Access review checklist
Run this quarterly and immediately when any employee or contractor leaves. Start with users: pull a list of everyone with access to shared drives and team folders, then remove any accounts not currently in use — former staff, contractors, and vendors are the most common sources of stale access.
Then work through link and log hygiene:
- Review externally shared links and revoke any that are no longer needed
- Check for folders or files shared with “anyone with the link” and restrict to specific users
- Confirm all admin accounts have MFA enabled
- Review audit logs for bulk downloads in the past 30 days
What to never store in cloud storage
Cloud storage isn’t appropriate for every category of sensitive data, regardless of how well it’s configured:
Unencrypted passwords or authentication credentials belong in a dedicated password manager. Private encryption keys belong in a proper key management system. Payment card numbers in plaintext are a PCI-DSS violation — they need dedicated encryption tools, not a spreadsheet in Google Drive.
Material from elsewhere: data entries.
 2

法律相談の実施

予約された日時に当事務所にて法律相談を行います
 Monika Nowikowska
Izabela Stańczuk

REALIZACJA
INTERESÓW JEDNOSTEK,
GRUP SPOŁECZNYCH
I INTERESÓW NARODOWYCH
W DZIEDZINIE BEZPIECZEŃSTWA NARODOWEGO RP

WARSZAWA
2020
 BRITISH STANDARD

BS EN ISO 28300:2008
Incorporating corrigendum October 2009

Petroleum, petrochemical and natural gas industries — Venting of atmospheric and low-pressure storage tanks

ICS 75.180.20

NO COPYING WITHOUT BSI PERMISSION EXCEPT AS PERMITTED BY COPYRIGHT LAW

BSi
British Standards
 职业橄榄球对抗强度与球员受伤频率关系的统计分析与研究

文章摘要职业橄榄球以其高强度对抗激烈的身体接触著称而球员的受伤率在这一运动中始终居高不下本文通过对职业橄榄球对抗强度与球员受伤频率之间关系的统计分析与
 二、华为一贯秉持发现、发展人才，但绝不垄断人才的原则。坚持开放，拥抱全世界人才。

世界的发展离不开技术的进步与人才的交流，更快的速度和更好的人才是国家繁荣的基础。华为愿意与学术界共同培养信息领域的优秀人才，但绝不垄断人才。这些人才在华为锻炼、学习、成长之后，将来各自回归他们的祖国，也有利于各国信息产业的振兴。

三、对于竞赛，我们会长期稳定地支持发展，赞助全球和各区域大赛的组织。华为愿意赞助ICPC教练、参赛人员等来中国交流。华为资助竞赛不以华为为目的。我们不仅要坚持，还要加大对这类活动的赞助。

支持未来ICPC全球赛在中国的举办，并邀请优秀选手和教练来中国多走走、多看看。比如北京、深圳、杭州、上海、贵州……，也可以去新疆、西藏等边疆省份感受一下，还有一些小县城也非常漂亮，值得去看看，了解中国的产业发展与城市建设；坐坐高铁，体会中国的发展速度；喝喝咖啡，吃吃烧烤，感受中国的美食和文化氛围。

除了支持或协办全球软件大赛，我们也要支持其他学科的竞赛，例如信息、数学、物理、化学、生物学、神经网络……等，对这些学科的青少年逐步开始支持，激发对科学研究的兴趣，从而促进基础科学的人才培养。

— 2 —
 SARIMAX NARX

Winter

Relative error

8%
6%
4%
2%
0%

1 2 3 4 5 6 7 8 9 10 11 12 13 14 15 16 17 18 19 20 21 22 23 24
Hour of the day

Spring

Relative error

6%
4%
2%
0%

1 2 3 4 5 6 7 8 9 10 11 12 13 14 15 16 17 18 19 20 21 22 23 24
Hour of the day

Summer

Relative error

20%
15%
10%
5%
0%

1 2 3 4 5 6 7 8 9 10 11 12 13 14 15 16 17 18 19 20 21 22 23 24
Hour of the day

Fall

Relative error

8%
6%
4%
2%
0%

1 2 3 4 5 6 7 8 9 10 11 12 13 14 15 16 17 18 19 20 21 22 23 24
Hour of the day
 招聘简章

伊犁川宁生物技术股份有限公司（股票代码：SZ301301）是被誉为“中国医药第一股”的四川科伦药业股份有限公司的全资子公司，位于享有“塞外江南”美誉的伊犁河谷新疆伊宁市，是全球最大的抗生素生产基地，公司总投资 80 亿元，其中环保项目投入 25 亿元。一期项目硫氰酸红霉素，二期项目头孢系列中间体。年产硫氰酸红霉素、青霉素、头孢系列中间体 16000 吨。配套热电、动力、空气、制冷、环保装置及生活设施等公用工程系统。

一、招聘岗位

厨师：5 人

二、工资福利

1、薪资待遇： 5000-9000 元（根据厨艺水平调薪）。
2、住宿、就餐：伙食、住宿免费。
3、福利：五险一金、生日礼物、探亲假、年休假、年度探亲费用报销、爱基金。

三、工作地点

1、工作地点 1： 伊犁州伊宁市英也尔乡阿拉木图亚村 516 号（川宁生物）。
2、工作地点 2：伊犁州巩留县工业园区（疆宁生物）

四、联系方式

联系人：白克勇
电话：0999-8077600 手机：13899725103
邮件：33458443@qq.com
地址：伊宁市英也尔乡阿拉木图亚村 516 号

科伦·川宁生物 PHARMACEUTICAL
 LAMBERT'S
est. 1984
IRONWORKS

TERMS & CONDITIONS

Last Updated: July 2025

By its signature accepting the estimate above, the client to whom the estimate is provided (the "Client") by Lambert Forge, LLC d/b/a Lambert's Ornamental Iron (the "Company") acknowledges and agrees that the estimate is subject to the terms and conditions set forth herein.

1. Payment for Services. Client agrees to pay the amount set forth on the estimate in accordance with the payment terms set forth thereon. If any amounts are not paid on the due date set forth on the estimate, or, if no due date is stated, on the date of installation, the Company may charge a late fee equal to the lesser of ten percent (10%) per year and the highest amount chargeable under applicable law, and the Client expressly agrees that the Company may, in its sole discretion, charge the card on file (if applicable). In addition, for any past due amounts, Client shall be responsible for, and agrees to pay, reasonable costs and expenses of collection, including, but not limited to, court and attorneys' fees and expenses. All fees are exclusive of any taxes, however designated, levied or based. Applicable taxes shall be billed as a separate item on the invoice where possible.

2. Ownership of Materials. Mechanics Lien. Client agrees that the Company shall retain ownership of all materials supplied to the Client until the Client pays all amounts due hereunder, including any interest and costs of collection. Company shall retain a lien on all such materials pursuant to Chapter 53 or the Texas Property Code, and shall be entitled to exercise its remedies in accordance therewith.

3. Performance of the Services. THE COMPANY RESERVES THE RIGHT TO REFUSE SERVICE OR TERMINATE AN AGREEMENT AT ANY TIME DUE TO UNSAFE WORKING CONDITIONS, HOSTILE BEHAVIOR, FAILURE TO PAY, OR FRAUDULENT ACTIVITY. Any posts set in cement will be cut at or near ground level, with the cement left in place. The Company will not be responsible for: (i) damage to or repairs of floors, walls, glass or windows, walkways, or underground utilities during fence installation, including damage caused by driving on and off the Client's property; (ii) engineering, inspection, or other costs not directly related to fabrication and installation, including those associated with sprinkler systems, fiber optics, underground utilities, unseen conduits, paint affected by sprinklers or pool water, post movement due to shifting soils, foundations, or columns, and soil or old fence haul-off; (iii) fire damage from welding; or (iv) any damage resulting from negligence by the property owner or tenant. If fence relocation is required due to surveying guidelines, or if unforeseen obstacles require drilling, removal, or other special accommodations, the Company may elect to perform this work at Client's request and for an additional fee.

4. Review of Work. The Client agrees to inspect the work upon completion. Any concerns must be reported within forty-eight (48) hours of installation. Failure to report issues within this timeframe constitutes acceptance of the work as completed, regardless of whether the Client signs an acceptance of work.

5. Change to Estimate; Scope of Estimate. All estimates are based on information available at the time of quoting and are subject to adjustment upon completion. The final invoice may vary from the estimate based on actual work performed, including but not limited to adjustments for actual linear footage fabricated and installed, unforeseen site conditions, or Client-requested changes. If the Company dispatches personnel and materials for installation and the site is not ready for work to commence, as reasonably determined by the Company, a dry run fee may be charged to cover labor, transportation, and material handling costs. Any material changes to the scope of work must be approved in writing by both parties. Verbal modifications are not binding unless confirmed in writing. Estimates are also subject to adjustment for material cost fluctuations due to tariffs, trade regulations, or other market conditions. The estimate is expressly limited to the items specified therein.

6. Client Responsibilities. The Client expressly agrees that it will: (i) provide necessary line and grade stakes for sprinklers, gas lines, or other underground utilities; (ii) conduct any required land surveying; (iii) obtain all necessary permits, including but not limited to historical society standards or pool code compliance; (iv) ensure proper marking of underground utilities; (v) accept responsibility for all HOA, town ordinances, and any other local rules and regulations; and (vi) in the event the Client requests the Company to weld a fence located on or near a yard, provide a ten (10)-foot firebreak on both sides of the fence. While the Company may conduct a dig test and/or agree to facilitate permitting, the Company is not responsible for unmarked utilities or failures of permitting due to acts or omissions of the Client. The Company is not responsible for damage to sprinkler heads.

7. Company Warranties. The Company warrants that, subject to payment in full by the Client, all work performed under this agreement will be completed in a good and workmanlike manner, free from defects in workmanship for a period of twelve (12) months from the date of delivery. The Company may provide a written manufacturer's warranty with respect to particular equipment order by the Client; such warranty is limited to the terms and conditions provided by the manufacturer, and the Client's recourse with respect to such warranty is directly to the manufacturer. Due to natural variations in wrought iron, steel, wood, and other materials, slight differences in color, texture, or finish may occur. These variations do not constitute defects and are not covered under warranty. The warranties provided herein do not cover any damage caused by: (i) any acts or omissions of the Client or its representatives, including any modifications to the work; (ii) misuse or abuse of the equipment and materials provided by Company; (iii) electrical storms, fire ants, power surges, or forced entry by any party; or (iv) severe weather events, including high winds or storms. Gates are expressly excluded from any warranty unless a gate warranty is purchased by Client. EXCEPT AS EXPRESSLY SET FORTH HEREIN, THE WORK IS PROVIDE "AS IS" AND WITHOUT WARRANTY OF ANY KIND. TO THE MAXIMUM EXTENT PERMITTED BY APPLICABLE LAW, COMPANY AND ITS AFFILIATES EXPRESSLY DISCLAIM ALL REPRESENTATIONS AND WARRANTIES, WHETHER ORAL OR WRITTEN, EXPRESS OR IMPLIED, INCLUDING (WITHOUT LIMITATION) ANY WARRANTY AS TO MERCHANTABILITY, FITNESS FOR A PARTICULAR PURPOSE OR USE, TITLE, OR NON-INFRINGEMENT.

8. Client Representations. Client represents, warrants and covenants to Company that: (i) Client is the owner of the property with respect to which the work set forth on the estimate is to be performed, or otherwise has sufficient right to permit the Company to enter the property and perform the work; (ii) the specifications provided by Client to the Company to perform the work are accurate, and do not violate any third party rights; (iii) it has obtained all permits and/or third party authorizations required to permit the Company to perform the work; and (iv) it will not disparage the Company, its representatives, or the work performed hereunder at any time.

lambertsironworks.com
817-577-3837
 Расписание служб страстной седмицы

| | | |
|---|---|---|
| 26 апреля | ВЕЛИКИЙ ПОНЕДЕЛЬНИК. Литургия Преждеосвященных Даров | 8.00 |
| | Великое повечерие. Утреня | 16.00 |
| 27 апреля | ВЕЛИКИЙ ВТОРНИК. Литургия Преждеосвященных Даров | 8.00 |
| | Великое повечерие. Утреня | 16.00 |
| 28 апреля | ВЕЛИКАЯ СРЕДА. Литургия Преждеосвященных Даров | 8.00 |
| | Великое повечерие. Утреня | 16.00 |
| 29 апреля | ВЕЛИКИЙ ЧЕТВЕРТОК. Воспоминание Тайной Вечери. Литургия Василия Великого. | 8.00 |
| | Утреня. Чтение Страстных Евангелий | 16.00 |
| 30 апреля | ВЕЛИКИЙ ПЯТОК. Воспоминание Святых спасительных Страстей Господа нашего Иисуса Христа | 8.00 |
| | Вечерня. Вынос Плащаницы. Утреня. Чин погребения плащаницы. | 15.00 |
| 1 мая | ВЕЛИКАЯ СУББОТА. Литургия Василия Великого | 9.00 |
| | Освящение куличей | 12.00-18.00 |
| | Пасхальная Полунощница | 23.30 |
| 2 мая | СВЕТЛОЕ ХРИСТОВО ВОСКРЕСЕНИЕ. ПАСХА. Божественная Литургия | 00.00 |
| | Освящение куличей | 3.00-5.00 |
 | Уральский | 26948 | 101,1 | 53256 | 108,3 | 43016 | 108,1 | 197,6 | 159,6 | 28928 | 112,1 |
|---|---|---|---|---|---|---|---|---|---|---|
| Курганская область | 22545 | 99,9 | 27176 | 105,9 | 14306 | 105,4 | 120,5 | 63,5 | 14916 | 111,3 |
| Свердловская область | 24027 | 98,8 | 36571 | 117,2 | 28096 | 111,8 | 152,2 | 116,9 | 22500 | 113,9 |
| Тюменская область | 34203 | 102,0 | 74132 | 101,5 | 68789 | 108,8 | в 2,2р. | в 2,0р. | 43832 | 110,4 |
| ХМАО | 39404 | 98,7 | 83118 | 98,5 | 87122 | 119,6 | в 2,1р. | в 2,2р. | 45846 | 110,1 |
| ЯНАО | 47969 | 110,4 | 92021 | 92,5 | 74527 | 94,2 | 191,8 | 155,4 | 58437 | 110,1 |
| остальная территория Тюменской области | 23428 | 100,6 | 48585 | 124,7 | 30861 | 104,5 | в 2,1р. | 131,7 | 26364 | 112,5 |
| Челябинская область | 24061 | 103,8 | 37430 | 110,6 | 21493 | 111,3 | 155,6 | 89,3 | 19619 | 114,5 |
Raw biometric data is subject to strict regulations under UK GDPR and the Data Protection Act 2018.
The rule of thumb: if the data would cause serious harm to your business or customers if exposed, default cloud storage isn’t enough. At minimum, encrypt the file before uploading it.
Cloud storage, configured properly, is genuinely secure for the vast majority of business data. Spend 90 minutes with your admin console, run the access review checklist, and enable whatever DLP rules your plan supports. That setup will do more for your data security than almost anything else you can do this year.